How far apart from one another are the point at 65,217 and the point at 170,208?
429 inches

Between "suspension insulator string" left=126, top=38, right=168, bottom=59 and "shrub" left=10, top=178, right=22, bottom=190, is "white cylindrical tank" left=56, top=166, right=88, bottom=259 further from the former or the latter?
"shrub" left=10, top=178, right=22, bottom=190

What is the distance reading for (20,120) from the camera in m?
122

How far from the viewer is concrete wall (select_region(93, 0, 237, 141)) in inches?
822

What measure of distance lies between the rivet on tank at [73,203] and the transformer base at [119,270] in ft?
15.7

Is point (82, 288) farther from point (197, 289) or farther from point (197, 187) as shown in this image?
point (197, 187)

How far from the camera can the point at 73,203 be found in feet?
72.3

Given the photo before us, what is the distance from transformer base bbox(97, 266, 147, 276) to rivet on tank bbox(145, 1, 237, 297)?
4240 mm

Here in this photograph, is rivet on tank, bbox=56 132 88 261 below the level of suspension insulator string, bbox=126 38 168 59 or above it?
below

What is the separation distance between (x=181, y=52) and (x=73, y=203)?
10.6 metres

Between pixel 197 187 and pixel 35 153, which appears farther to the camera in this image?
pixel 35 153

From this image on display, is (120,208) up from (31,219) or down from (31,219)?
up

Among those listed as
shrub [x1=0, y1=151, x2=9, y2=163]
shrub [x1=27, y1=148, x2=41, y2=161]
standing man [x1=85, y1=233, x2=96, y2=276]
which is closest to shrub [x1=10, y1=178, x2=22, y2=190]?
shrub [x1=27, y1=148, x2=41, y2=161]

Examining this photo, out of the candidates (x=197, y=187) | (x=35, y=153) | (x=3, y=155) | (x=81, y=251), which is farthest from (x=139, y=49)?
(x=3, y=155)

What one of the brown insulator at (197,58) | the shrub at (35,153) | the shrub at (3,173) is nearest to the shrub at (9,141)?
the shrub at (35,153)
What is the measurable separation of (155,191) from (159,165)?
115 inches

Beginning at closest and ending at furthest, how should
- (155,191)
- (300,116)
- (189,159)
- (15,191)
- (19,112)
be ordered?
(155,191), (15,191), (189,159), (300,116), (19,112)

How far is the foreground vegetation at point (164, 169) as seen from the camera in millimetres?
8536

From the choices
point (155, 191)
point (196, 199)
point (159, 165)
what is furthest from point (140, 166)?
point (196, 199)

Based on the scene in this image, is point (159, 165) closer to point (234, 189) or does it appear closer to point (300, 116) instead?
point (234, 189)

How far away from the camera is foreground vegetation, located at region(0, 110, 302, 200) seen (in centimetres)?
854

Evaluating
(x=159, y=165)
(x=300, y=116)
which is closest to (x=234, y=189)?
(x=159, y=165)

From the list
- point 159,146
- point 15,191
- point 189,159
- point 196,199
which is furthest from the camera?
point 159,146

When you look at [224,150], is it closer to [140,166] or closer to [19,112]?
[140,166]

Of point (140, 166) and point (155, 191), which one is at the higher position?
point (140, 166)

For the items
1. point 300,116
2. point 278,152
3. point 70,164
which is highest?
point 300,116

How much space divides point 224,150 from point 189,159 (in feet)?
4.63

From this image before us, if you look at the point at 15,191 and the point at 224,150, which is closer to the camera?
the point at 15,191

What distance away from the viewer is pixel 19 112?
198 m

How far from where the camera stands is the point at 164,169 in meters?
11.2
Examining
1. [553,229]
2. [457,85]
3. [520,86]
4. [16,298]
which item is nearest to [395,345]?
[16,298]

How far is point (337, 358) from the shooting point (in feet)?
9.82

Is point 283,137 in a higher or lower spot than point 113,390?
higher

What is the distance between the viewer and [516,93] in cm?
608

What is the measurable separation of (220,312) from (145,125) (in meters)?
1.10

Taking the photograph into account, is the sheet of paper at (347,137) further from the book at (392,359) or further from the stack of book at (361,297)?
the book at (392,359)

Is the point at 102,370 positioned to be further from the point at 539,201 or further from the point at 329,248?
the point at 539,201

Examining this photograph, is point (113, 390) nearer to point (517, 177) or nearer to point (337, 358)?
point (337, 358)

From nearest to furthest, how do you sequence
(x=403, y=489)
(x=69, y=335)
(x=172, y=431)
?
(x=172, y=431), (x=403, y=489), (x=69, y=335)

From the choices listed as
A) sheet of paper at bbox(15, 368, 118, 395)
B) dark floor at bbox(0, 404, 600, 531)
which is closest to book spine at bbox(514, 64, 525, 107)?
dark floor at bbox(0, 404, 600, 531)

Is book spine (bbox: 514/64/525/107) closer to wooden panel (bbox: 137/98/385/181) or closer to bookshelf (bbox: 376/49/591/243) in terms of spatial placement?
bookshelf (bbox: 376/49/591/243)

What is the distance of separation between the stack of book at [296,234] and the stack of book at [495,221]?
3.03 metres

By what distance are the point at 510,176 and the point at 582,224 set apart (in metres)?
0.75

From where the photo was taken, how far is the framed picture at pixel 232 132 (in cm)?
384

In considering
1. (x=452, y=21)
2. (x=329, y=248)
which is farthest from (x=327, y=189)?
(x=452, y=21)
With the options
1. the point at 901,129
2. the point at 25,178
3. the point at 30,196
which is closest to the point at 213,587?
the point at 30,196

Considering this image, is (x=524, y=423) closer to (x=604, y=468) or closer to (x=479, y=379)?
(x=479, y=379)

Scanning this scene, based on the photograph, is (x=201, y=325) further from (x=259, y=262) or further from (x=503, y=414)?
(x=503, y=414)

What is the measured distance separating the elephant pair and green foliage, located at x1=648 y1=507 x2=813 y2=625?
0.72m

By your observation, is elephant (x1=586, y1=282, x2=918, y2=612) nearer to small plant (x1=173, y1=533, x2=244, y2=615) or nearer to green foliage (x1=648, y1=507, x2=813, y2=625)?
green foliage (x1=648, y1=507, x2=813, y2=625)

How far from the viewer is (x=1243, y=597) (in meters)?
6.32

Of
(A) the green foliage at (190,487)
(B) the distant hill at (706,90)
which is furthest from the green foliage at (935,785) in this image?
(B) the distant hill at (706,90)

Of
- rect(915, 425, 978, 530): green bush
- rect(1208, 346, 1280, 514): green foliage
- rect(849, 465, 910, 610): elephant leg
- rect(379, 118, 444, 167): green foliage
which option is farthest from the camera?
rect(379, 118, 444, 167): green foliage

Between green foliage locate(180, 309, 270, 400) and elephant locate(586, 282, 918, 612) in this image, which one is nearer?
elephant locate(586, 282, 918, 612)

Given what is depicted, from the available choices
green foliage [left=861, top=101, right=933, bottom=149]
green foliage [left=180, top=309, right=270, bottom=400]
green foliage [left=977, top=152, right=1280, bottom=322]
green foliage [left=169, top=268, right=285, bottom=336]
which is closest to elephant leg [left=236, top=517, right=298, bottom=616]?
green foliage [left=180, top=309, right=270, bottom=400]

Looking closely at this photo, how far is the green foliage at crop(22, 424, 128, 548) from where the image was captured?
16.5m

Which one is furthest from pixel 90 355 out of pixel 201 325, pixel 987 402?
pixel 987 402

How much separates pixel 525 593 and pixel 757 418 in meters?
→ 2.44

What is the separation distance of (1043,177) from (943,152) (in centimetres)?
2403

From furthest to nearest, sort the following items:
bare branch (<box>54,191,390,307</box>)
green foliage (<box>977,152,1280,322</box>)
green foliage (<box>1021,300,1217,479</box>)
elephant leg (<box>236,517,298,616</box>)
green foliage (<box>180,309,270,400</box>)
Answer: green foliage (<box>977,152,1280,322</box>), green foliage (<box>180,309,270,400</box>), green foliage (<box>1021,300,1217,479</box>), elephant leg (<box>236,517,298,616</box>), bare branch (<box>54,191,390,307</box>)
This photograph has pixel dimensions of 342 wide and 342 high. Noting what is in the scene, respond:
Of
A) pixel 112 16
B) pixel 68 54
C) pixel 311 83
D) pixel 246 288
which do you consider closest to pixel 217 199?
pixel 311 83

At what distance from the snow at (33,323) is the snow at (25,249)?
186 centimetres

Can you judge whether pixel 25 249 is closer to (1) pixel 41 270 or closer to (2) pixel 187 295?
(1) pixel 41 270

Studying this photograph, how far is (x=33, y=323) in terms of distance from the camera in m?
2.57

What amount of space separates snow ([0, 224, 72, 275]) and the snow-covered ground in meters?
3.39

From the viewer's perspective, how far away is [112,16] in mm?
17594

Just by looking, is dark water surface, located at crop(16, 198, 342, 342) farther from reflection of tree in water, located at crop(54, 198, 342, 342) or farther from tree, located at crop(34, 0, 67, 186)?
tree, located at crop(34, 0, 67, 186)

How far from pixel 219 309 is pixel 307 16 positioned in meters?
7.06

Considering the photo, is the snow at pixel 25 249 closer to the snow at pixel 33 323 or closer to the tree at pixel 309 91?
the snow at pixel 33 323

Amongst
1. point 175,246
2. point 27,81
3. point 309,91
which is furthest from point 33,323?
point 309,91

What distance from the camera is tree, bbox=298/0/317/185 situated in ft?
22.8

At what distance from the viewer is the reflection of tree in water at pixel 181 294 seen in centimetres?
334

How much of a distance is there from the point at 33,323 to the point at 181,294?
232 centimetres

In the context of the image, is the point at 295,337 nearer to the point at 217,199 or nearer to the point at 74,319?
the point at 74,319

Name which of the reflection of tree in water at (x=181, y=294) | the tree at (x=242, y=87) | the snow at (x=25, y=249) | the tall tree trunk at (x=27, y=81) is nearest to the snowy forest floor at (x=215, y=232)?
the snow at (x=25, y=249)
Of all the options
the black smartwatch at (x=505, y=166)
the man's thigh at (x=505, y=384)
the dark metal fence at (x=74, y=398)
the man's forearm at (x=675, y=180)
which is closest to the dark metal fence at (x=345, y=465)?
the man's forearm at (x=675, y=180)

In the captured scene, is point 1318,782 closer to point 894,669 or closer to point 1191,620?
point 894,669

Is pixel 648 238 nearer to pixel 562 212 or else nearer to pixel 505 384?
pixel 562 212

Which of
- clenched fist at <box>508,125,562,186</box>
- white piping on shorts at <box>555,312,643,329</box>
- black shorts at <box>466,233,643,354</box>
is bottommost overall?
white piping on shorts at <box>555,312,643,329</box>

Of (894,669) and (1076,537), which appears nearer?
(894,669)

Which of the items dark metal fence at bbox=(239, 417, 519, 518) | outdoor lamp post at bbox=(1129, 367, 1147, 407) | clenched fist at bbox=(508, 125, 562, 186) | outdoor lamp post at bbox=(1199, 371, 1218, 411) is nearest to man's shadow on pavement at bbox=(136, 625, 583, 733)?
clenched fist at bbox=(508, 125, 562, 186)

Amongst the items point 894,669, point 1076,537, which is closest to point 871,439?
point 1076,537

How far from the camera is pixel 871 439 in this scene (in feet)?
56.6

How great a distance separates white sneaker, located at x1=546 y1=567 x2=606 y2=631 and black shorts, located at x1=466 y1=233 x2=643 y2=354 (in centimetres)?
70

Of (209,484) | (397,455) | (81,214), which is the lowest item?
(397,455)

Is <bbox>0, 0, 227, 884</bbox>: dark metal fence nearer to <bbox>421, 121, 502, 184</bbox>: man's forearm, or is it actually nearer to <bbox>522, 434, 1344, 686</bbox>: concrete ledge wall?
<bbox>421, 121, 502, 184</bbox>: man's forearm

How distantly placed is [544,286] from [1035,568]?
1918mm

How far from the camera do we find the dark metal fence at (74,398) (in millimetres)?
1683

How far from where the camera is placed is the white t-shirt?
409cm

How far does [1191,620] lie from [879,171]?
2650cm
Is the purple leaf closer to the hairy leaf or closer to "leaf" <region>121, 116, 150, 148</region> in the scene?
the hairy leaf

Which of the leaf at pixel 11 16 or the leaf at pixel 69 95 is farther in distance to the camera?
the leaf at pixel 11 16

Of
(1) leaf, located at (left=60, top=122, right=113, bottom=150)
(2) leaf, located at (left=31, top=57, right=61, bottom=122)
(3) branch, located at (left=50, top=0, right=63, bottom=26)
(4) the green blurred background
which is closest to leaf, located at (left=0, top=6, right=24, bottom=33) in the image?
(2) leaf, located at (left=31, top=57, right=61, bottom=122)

◆ Set exercise:
Quote only the lines from the line containing "In the captured" through the end of the entries, keeping the first and the last.

◆ Complete response:
In the captured scene, is point 1318,782 closer to point 894,669 or closer to point 1191,620?
point 894,669

Is pixel 648 238 nearer to pixel 562 212 or else nearer to pixel 505 384?
pixel 562 212

Which of
- clenched fist at <box>508,125,562,186</box>
- white piping on shorts at <box>555,312,643,329</box>
- black shorts at <box>466,233,643,354</box>
is bottommost overall?
white piping on shorts at <box>555,312,643,329</box>

Of (894,669) and (1076,537), which appears nearer?
(894,669)

Which of the items dark metal fence at bbox=(239, 417, 519, 518) | outdoor lamp post at bbox=(1129, 367, 1147, 407) | clenched fist at bbox=(508, 125, 562, 186) | outdoor lamp post at bbox=(1199, 371, 1218, 411) is nearest to man's shadow on pavement at bbox=(136, 625, 583, 733)?
clenched fist at bbox=(508, 125, 562, 186)

Amongst the items point 894,669, point 1076,537, which is closest to point 871,439?
point 1076,537

How far from the camera is pixel 871 439 in this scene (in feet)?
56.6

How great a distance separates white sneaker, located at x1=546 y1=567 x2=606 y2=631 and black shorts, located at x1=466 y1=233 x2=643 y2=354 (in centimetres)?
70

Of (209,484) | (397,455) | (81,214), which is the lowest item?
(397,455)

Is <bbox>0, 0, 227, 884</bbox>: dark metal fence nearer to <bbox>421, 121, 502, 184</bbox>: man's forearm, or is it actually nearer to <bbox>522, 434, 1344, 686</bbox>: concrete ledge wall?
<bbox>421, 121, 502, 184</bbox>: man's forearm

How distantly placed is [544,286] from [1035,568]?
1918mm

How far from the camera do we find the dark metal fence at (74,398) (in millimetres)?
1683

How far from where the camera is placed is the white t-shirt?
409cm

How far does [1191,620] lie from [879,171]?
2650cm
Is the purple leaf closer to the hairy leaf or closer to "leaf" <region>121, 116, 150, 148</region> in the scene?
the hairy leaf

Which of the leaf at pixel 11 16 or the leaf at pixel 69 95 is farther in distance to the camera?
the leaf at pixel 11 16

Of
(1) leaf, located at (left=60, top=122, right=113, bottom=150)
(2) leaf, located at (left=31, top=57, right=61, bottom=122)
(3) branch, located at (left=50, top=0, right=63, bottom=26)
(4) the green blurred background
which is closest to leaf, located at (left=0, top=6, right=24, bottom=33) in the image?
(2) leaf, located at (left=31, top=57, right=61, bottom=122)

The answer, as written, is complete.